_PAGE EXCERPT_
....................

Tuesday, February 15, 2005

new julian barnes novel on it's way

Just read news in the Bookseller that Julian Barnes has signed up with Random House for his next book, which will arrive via Jonathan Cape in July. It'll be titled 'Arthur and George', and - according to somone at RH - "it's much the most commercial - and the longest - thing he's done". I look forward to that.

No info on what it's actually about yet, but the article also mentions that Salman Rushdie (who, long ago, wrote several of the best books I've ever read), also at Random House these days, has his 'Shalimar the Clown' pencilled in for later this year, too. A quick glance at Amazon provides a little more info, and, besides the plot, a couple of brief extracts.

The ambassador had been slaughtered on her doorstep like a halal chicken dinner, bleeding to death from a deep neck wound caused by a single slash of the assassin's blade. In broad daylight! How the weapon must have glistened in the golden morning sun; which was the city's quotidian blessing, or its curse.
and:

She didn't feel like an India, even if her colour was rich and high and her long hair lustrous and black. She didn't want to be vast or subcontinental or excessive or vulgar or explosive or crowded or ancient or noisy or mystical or in any way Third World.

....................

_ENTRIES SUPPLIED_
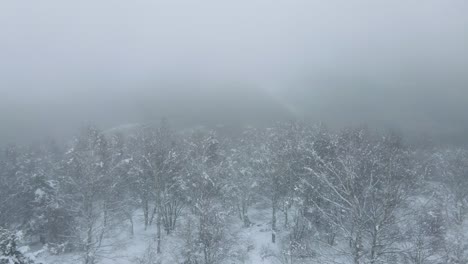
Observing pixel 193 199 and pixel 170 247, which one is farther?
pixel 193 199

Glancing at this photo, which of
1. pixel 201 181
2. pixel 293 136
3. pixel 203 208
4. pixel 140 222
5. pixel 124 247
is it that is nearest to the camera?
pixel 203 208

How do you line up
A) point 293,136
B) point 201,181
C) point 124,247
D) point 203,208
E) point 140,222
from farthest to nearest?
point 140,222 < point 293,136 < point 124,247 < point 201,181 < point 203,208

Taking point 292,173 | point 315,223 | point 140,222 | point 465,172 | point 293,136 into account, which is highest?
point 293,136

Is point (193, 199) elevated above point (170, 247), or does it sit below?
above

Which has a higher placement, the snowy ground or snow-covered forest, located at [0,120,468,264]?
snow-covered forest, located at [0,120,468,264]

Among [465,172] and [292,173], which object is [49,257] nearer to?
[292,173]

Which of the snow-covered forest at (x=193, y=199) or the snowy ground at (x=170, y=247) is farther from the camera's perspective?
the snowy ground at (x=170, y=247)

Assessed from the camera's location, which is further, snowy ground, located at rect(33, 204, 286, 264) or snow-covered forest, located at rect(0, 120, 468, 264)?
snowy ground, located at rect(33, 204, 286, 264)

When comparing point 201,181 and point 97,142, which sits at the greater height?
point 97,142

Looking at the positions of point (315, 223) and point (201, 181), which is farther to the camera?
point (315, 223)

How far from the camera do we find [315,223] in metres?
30.9

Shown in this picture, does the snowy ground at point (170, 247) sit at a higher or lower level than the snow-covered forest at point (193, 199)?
lower

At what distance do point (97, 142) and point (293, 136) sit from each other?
21.4m

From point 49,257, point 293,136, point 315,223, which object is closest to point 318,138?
point 293,136
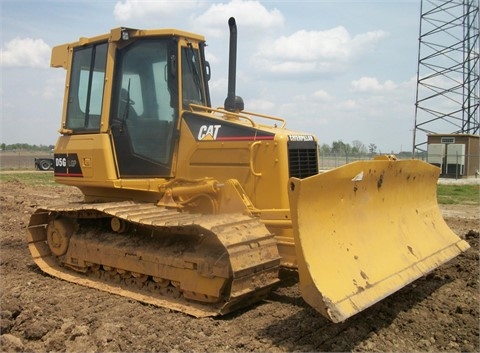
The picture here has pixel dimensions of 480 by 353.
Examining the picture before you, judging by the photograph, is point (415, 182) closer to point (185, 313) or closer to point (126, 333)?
point (185, 313)

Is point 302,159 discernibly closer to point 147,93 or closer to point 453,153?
point 147,93

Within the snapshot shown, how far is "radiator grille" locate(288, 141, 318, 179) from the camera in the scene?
611 cm

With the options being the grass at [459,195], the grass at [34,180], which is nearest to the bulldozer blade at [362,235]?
the grass at [459,195]

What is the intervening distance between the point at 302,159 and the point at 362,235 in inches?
52.9

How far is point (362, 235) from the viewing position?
5391 millimetres

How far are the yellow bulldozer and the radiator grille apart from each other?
0.9 inches

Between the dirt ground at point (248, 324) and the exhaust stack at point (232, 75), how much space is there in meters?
2.34

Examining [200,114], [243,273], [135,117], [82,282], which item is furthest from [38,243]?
[243,273]

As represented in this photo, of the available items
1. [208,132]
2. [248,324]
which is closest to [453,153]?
[208,132]

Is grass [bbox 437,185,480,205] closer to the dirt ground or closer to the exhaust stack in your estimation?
the dirt ground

....................

_PROBLEM TO WORK ON_
Extend the blog post about the new Julian Barnes novel by writing what comes next after its last sentence. The items are separate material and unrelated to the blog post.

_RESULT OF THIS TASK_
Well, you never know, it might be good, although neither of the two quotes set my pulse racing. I remember reading 'The Satanic Verses' for the first time, fearing some dreadfully serious tome (not the most extravagently playful book since 'Catch-22'), and encountering those first few lines, and how exciting they were. I suspect we'll never get that from Rushdie again
‘To be born again’, sang Gibreel Farishta tumbling from the heavens, ‘first you have to die. Ho ji! Ho ji! To land up on the bosomy earth, first one needs to fly. Tat-taa! Taka-thun! How to ever smile again, if first you won’t cry? How to win the darling’s love, mister, without a sigh? Baba, if you want to get born again …’ Just before one dawn one winter’s morning, New Year’s Day or thereabouts, two real, full-grown, living men fell from a great height, twenty nine thousand and two feet, towards the English channel, without benefit of parachutes or wings, out of a clear sky.